The villa was inhabited from 1617 to 1631 by Galileo Galilei who wrote there his Dialogue Concerning the Chief World Systems, before moving to Arcetri. Galileo did not like to live in Florence, and always divided his time between Bellosguardo and Arcetri. Between 1616 and 1617 at Bellosguardo, he performed a series of astronomical observations on the mean motions of the satellites of Jupiter (the Medicean planets). Together with Benedetto Castelli, he also observed the stars in the tail of the constellation of Ursa Major.

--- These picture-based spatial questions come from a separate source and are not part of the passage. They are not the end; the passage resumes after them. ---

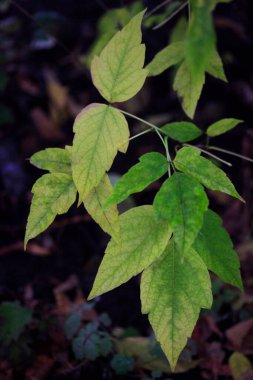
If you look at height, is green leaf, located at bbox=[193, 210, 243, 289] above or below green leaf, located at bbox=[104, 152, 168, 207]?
below

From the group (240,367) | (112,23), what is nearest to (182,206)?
(240,367)

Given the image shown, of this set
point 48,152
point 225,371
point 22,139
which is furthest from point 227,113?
point 48,152

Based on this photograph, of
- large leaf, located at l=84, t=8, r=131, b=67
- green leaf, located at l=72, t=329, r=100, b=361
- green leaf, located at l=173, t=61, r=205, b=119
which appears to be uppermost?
large leaf, located at l=84, t=8, r=131, b=67

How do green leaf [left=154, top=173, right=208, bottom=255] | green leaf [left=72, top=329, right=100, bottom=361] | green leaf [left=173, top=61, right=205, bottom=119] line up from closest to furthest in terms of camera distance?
green leaf [left=154, top=173, right=208, bottom=255] < green leaf [left=173, top=61, right=205, bottom=119] < green leaf [left=72, top=329, right=100, bottom=361]

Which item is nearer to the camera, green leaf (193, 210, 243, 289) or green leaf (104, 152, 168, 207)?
green leaf (104, 152, 168, 207)

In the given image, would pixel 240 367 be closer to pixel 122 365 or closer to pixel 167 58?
pixel 122 365

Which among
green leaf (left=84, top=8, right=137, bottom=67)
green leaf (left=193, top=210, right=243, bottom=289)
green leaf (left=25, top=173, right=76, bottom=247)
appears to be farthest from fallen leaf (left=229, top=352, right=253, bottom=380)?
green leaf (left=84, top=8, right=137, bottom=67)

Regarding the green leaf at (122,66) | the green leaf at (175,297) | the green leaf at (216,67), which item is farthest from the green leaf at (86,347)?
the green leaf at (216,67)

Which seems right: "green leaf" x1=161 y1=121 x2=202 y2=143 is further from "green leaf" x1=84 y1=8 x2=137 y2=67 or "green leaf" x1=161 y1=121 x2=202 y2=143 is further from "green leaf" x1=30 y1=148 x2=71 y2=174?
"green leaf" x1=84 y1=8 x2=137 y2=67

In 1815, the villa was purchased by Countess Teresa Spinelli Albizi who had it completely restored. Among many other changes, she added an iron pavilion in the shape of a Chinese umbrella to the large garden terrace overlooking Florence. It was this ombrellino that gave the villa its new name.

In 1874, Villa dell’Ombrellino changed hands to the Russian statesman, Alexei Zubov, who four years later bought the neighbouring Villa Torricella. The merger of the two properties led to a redesign of their two gardens, combined into a single vast romantic park, characterised by numerous exotic species, including palm trees, bamboo, cedars and ginkos.

Alice Keppel
Alice Keppel

In the early 20 C, the villa passed to the Englishwoman Alice Keppel, a famous beauty and the mistress of Edward VII. She was exiled from the English court on the death of the king. To widen the panoramic views from her new villa, Mrs Keppel had Villa Torricella demolished. replacing it with a loggia for musical performances. The entire park was strewn with neo-16 C and neo-18 C statues in Vicenza stone, concentrated in particular in the part facing Florence. In 1926 this area of ​​the garden was transformed by the English architect Cecil Pinsent into a giardino italiano, with flower beds edged with boxwood.

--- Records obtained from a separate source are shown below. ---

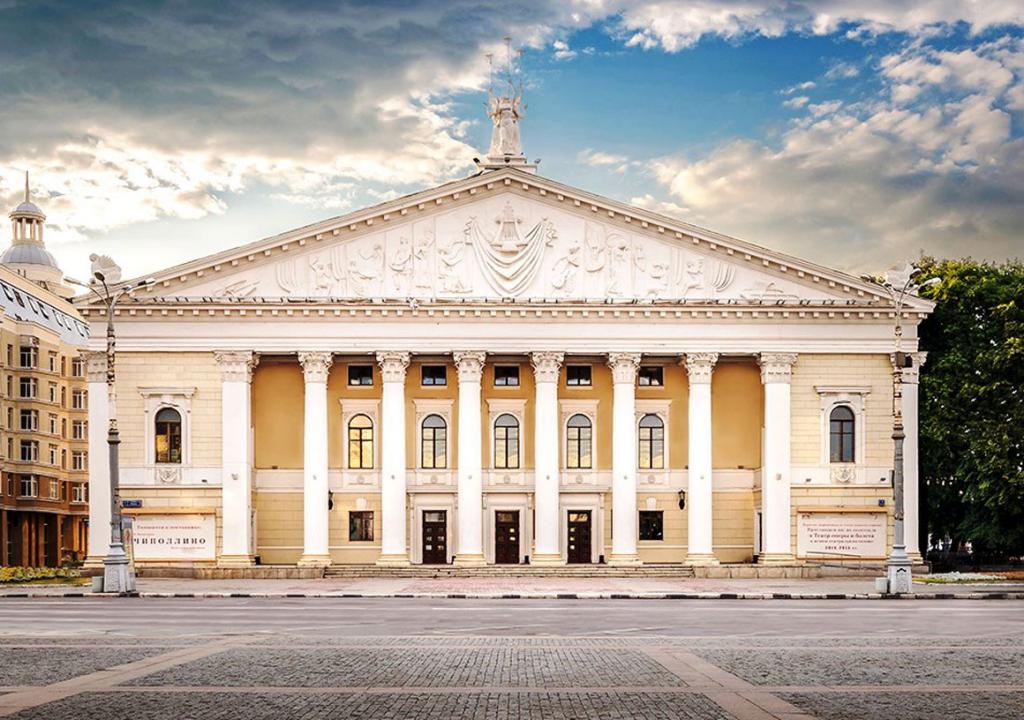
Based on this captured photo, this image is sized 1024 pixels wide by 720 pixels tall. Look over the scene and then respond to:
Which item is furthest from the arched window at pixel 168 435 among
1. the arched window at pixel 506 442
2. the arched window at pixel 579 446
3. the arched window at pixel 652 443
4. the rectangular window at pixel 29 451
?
the rectangular window at pixel 29 451

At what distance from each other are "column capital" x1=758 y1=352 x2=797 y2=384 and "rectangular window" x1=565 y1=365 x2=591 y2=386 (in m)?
8.49

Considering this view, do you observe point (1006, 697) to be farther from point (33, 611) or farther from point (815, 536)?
point (815, 536)

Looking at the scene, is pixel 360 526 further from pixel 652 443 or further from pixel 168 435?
pixel 652 443

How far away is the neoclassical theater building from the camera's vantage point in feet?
201

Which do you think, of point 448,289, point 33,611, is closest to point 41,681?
point 33,611

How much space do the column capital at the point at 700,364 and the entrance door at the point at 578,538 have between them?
865 centimetres

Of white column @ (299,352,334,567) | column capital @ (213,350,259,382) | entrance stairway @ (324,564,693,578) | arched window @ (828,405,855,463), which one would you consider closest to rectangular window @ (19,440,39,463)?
column capital @ (213,350,259,382)

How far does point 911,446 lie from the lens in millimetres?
62688

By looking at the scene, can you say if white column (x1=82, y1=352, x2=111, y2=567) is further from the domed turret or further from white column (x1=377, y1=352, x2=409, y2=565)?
the domed turret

On the death of Alice Keppel in 1947, the villa was inherited by her eldest daughter, Violet Trefusis (1894-1972) who remained there until her death. Violet was a writer and essayist who endeavoured to keep the villa and garden as i n her mother’s time, with particular attention to the floral component. (Violet Trefusis’s younger sister, Baroness Ashcombe, putative daughter of Edward VII, was the grandmother of Camilla Parker-Bowles, second wife of Charles, Prince of Wales.)

Violet Trefusis is chiefly remembered for her lengthy affair with the poet Vita Sackville-West, which the two women continued after their respective marriages. This was featured in novels by both parties, in Virginia Woolf’s novel Orlando: A Biography, and in many letters and memoirs of the period, roughly 1912–1922. She was also the inspiration for Lady Montdore in Nancy Mitford’s Love in a Cold Climate and Muriel in Harold Acton’s The Soul’s Gymnasium.

Violet Trefusis
Violet Trefusis

The villa has had many illustrious guests in addition to its famous owners, among them Anna Cora Mowatt known as Mrs. Ritchie, a writer of novels and articles on Florentine life and events for American newspapers, Charles Eliot Norton, a scholar of Italian art and architecture, who stayed at Villa Ombrellino between the end of 1870 and the spring of 1871, and the impressionist painter Marcellin Desboutin stayed there in the mid-19 C.